Dr Kiing added: “When you discipline a child, you can’t do it in anger as it has the risk of becoming abuse.”
If your child refuses to do his homework
Children who are caned over schoolwork will associate fear with the cane, said Dr Jennifer Kiing, a senior consultant at the National University Hospital’s child development unit.
“They will think, ‘Oh my gosh, if I am not going to do this, I will be caned’,” she said.
What parents can do
Dr Kiing pointed out that all children want to succeed. She said: “If they are not succeeding, we have to understand the reason. What you don’t want to do is to discipline in anger. Keep yourself apart from your child when you are really angry.”
She added: “If a child is dyslexic, for instance, no amount of caning is going to help.”

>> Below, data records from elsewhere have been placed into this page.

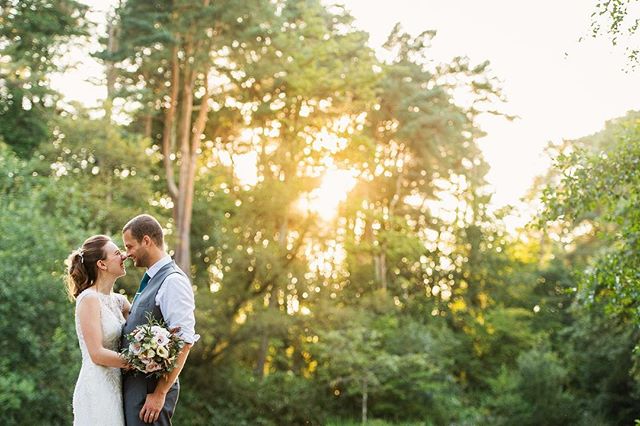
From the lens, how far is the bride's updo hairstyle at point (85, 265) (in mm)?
4568

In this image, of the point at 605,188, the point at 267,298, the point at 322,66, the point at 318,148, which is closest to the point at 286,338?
the point at 267,298

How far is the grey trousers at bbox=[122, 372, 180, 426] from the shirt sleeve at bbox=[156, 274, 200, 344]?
307 mm

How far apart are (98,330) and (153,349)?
432 millimetres

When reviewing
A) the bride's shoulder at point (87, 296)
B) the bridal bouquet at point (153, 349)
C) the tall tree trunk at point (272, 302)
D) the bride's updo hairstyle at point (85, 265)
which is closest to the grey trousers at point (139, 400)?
the bridal bouquet at point (153, 349)

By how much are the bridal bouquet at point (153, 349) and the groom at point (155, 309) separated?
0.04 metres

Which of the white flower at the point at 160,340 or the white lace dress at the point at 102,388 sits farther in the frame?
the white lace dress at the point at 102,388

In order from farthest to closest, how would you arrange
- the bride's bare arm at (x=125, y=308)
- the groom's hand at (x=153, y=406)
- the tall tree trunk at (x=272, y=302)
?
the tall tree trunk at (x=272, y=302)
the bride's bare arm at (x=125, y=308)
the groom's hand at (x=153, y=406)

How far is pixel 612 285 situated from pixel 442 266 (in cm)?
2019

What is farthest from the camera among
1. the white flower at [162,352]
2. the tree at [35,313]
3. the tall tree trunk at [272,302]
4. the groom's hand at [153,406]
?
the tall tree trunk at [272,302]

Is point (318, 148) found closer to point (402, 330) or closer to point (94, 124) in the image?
point (402, 330)

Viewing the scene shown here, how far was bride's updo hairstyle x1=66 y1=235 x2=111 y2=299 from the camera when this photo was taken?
4.57 m

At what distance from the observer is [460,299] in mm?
28047

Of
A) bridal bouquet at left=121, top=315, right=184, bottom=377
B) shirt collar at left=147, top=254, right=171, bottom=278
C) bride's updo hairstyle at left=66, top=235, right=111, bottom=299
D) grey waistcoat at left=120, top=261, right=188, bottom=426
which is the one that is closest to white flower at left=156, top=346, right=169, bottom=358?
bridal bouquet at left=121, top=315, right=184, bottom=377

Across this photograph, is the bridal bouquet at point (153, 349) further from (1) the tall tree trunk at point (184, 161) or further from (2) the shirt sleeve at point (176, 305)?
(1) the tall tree trunk at point (184, 161)
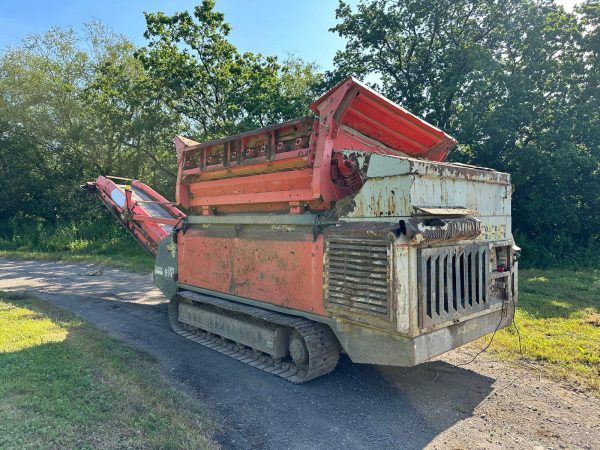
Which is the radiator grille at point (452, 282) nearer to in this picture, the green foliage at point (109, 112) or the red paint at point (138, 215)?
the red paint at point (138, 215)

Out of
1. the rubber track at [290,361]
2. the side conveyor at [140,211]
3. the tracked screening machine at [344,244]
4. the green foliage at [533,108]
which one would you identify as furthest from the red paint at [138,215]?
the green foliage at [533,108]

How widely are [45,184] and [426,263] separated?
21656mm

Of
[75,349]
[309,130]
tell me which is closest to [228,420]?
[75,349]

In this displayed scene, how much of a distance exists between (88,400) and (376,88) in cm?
1296

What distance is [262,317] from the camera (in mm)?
4496

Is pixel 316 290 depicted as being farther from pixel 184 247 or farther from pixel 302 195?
pixel 184 247

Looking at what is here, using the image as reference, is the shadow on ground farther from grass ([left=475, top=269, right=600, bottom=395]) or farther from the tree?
the tree

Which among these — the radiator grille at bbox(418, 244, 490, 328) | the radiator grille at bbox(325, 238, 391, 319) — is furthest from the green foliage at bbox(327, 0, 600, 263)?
the radiator grille at bbox(325, 238, 391, 319)

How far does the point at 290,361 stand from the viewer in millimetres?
4566

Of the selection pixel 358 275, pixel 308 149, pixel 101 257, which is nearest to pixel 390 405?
pixel 358 275

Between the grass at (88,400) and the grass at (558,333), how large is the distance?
360 cm

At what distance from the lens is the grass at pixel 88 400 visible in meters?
2.93

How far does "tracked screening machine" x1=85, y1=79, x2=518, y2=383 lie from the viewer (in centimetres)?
348

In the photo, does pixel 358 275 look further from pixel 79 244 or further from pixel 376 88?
pixel 79 244
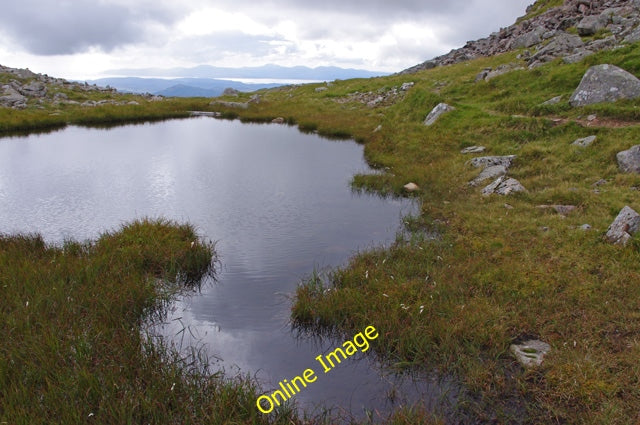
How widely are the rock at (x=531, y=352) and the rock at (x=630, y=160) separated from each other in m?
9.63

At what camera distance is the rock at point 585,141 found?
16172 millimetres

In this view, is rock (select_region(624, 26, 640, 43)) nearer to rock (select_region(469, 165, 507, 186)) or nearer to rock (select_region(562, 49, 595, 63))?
rock (select_region(562, 49, 595, 63))

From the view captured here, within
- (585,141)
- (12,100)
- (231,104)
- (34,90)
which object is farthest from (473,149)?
(34,90)

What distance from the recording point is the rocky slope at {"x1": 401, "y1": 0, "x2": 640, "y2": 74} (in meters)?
25.5

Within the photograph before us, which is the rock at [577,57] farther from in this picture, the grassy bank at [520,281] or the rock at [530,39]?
the rock at [530,39]

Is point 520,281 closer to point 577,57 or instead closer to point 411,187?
point 411,187

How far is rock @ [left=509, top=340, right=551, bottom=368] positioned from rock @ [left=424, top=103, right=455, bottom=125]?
61.5 feet

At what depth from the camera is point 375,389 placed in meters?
7.25

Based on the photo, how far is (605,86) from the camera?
18.7 m

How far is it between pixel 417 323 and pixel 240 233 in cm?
735

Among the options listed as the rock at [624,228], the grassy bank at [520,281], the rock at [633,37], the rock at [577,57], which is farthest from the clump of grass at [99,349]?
the rock at [633,37]

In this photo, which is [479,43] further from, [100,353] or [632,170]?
[100,353]

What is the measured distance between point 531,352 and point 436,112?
792 inches

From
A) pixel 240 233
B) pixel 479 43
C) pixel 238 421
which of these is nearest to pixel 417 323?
pixel 238 421
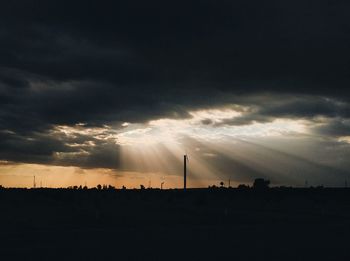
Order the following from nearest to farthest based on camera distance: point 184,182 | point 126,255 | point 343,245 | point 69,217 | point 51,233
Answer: point 126,255
point 343,245
point 51,233
point 69,217
point 184,182

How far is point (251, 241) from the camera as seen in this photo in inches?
1156

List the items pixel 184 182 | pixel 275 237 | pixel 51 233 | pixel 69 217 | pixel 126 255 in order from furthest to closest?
pixel 184 182
pixel 69 217
pixel 51 233
pixel 275 237
pixel 126 255

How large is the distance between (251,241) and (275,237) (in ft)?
9.30

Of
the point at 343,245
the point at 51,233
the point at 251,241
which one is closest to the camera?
the point at 343,245

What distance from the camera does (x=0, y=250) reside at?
24562mm

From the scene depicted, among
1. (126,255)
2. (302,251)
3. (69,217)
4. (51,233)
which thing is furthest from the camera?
(69,217)

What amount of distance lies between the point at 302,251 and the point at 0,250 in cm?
1359

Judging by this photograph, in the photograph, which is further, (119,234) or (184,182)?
(184,182)

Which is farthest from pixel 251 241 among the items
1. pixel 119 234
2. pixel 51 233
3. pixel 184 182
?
pixel 184 182

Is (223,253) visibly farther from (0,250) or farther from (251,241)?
(0,250)

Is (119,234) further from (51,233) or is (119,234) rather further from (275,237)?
(275,237)

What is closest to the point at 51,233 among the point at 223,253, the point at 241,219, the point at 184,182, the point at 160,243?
the point at 160,243

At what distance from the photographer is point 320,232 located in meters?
36.1

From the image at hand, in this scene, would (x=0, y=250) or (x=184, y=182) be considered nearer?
(x=0, y=250)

Ms Ong Li Min, the principal clinical psychologist at the Institute of Mental Health‘s department of child and adolescent psychiatry, said: “Parents should try to find out if the homework is too difficult or too much. If the child is overwhelmed by the amount of homework, let him do half of it before lunch and the rest after lunch.”

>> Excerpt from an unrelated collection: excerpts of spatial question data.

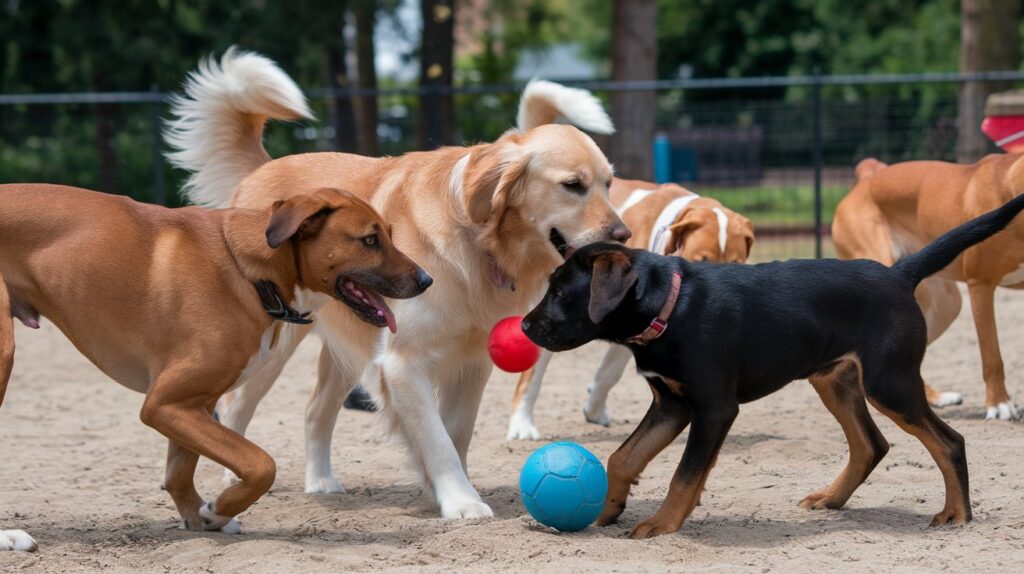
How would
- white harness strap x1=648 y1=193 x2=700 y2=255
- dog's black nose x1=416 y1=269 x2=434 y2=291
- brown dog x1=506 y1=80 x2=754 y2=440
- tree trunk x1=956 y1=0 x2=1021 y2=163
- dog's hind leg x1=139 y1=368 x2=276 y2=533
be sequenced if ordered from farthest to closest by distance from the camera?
tree trunk x1=956 y1=0 x2=1021 y2=163, white harness strap x1=648 y1=193 x2=700 y2=255, brown dog x1=506 y1=80 x2=754 y2=440, dog's black nose x1=416 y1=269 x2=434 y2=291, dog's hind leg x1=139 y1=368 x2=276 y2=533

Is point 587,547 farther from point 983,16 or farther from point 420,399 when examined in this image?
point 983,16

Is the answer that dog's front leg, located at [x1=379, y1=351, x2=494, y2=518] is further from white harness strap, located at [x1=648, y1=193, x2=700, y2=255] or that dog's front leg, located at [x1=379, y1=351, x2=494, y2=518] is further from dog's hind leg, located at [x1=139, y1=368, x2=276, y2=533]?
white harness strap, located at [x1=648, y1=193, x2=700, y2=255]

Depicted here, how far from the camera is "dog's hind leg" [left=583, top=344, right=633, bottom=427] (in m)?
7.80

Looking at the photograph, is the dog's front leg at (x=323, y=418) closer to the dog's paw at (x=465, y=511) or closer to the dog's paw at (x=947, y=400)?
the dog's paw at (x=465, y=511)

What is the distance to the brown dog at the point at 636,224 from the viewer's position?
20.0 ft

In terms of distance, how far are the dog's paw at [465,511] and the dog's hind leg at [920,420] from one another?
1.71 m

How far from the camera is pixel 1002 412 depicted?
747 cm

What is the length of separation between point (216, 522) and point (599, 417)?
3359mm

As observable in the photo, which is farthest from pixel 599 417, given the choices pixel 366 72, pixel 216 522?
pixel 366 72

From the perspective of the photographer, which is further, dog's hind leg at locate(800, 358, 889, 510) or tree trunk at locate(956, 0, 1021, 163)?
tree trunk at locate(956, 0, 1021, 163)

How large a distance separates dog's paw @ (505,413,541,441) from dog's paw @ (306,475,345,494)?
1.53 metres

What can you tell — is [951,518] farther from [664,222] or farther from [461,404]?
[664,222]

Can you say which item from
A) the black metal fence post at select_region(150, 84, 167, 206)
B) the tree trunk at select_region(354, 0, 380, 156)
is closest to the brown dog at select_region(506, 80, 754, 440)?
the black metal fence post at select_region(150, 84, 167, 206)

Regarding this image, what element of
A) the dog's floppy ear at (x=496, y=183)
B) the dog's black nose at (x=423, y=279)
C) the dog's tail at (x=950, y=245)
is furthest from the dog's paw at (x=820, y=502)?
the dog's black nose at (x=423, y=279)
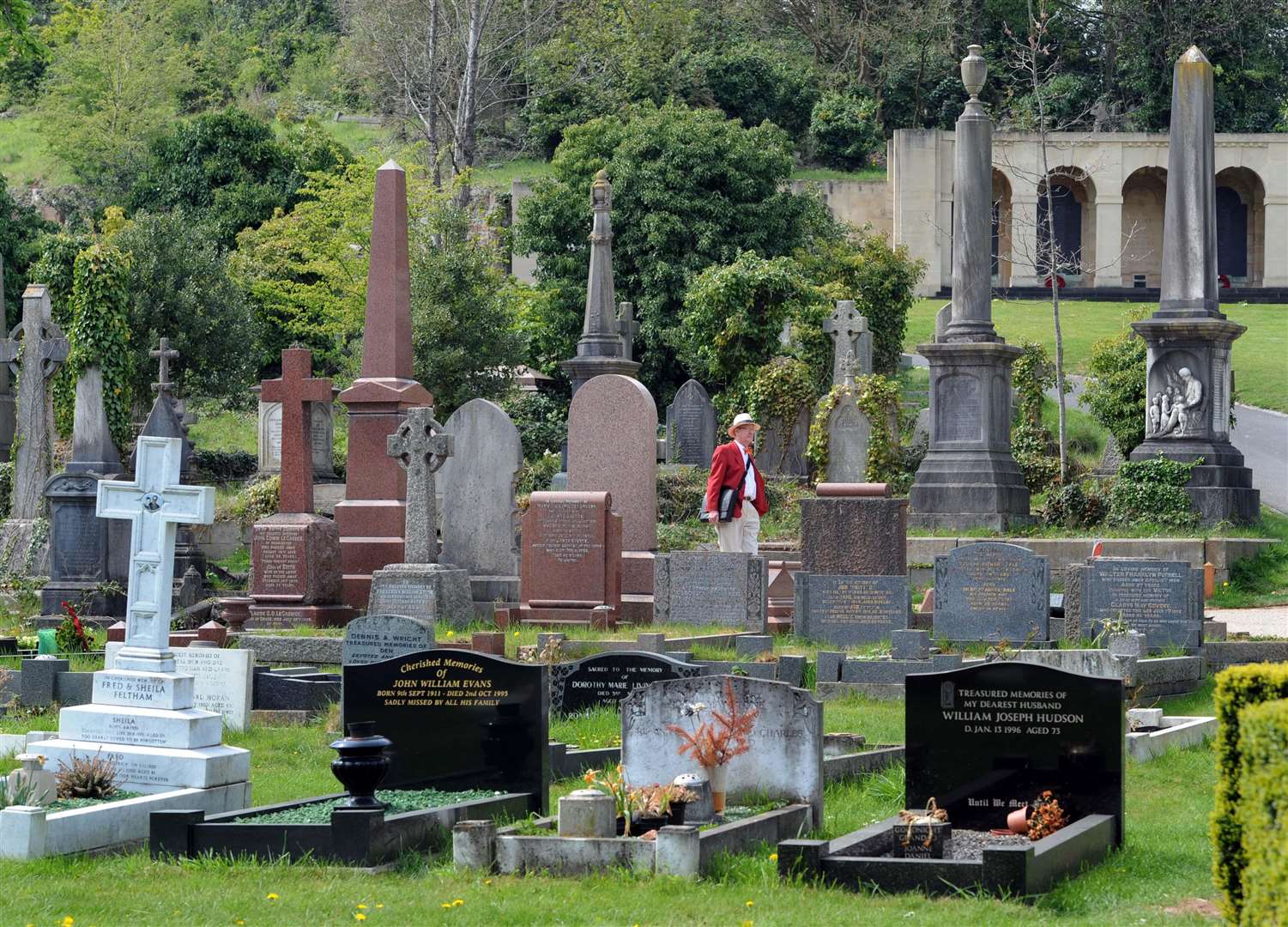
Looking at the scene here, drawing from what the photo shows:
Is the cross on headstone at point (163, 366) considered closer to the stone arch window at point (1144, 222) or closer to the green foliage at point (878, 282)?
the green foliage at point (878, 282)

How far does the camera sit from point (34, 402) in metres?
24.4

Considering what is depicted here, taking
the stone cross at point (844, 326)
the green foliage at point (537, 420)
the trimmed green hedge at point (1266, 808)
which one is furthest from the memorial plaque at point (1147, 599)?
the green foliage at point (537, 420)

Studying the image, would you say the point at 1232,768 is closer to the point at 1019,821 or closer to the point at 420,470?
the point at 1019,821

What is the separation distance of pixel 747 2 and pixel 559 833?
55.2 m

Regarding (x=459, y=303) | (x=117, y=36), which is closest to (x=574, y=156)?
(x=459, y=303)

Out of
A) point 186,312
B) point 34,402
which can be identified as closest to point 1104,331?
point 186,312

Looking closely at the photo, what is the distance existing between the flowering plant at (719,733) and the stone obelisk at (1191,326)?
1502cm

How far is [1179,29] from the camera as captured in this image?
186ft

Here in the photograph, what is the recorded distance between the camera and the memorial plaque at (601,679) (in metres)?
13.0

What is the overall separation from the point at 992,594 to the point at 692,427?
15214 millimetres

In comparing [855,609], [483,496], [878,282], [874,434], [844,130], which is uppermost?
[844,130]

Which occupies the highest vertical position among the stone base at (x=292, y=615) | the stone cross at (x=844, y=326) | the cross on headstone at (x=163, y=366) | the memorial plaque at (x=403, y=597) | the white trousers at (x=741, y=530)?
the stone cross at (x=844, y=326)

If a young child is distracted by what is showing on television, she said, the parents should get him to do his homework in another room or let him watch TV during his rest time.
If a teenager wants to spend time on his mobile phone instead of doing his schoolwork, the parents can talk to him and share their concerns. They should also listen to their child’s concerns, she said.
“Parents need to dig deeper. Why didn’t he do his homework? Is someone bullying him? Does he have learning difficulties?” said Ms Ong.
“Discipline is more than punishment. You are training a child and you need to know what’s your goal.”
– Triple P way to good parenting
– A positive parenting programme in 149 primary and secondary schools here – the Triple P – has been shown in an evaluation study to lead to greater competence and lower stress for parents.
It also leads to fewer behavioural problems in children, said a spokesman for the Ministry of Social and Family Development.
Created in Australia, the programme is offered to parents of children in Primary 3 and 4, and Secondary 1 and 2. It will be expanded to 175 schools next year.
The programme is designed to help parents of children with behavioural or emotional problems, said Mr Francis Lee, an accredited Triple P trainer.
A primary school pupil may have difficulty waking up for school or refuse to tidy a messy room. For such problems, group training is offered.
A one-to-one approach is used for more challenging behaviour, such as young children telling lies, he said.